In my analysis, these acquisitions signal two important HRO industry trends:

•  Acquisitions will continue to support geographic expansion and service delivery capabilities

•  Partnerships between HRO providers – which far outpaced acquisitions this year – will continue for the same reasons as acquisitions, such as access to better technology. But the partnerships will be more focused on areas in which the providers are not directly competing for the same customers, e.g., to service existing multi-country clients that have employees in a country they do not currently service when building that capability organically may not make sense if there is not enough scale of clients and employees to service

What do you think will happen in the HRO acquisitions and partnerships arena?
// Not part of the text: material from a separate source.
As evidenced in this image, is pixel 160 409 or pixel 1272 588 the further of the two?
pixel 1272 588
Gary Bragar, Lead HRO Analyst, NelsonHall

Managing Your Footprint – Welcome to the New Summer Time HRO Dance

July 31, 2009

Many HR outsourcing providers today are looking for ways to carefully manage their service footprint.  Under economic pressure, and with limited tolerance for capital investments, they are seeking cost-effective and risk-managed ways to leverage their service strengths and geographic coverage. As a result, we are seeing a new round of provider dance partners making selective divestitures, partnerships and acquisitions.

The Back Step: In a few cases, providers are back-stepping from some services and countries to focus on core strengths and growth geographies.
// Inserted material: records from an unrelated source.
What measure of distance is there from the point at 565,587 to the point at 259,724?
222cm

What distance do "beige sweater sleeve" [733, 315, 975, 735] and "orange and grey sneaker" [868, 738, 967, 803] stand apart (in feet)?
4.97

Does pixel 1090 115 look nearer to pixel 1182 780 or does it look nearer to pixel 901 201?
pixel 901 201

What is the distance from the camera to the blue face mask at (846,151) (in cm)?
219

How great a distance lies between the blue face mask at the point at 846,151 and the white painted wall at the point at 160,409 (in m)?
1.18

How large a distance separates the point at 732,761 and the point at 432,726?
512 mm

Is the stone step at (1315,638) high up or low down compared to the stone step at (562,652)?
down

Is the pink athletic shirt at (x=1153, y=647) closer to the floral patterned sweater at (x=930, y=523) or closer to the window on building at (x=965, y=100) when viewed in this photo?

•  For example, in Europe, Randstad continues to sell parts of its salary administration and payroll services in the Netherlands while planning to carry on delivering these services in other countries where it has better growth prospects.

Two to Tango: In more cases we are seeing partnerships and alliances to leverage complementary service delivery strengths with an overall expanded geographic footprint.

•  In May, General Physics and Baker Communications entered into an agreement to increase their partnering in offering global corporate training and learning services.

•  Alexander Mann Solutions (AMS) has been leading the alliance dance this summer. It and Xchanging just announced their strategic alliance to deliver end-to-end HR services. And just two week ago, AMS and The RightThing announced their partnership to cover and expand multinational RPO services.

Take the Lead: Swinging across the dance floor from alliances and strategic partnerships and moving on to joint ventures can culminate in acquisitions.

•  Hewitt Associates has acquired the remaining interest in BodeHewitt AG & Co KG – a German pensions and benefits specialist – from its joint venture partner Bayerische Hypo- und Vereinsbank AG (HVB), with the business becoming Hewitt’s German Retirement and Financial Management (RFM) consulting practice.

•  Trinet just completed its acquisition of Gevity, further expanding its PEO geographic footprint and ability cover both the small business and midmarket.

Thank Your Partner: A good turn around the dance floor can lead to more business opportunity.

•  Adding to its dance card, Alexander Mann Solutions has signed a five year agreement to use new HRO partner Xchanging’s procurement outsourcing services.

The HR service provider partnering activity we are seeing looks like positive strategic moves for providers and buyers alike. But actually making partnerships of any nature work requires a lot of nurturing over a long period of time. We’ll see which of the summer time dance partnerships lead to long-term relationships.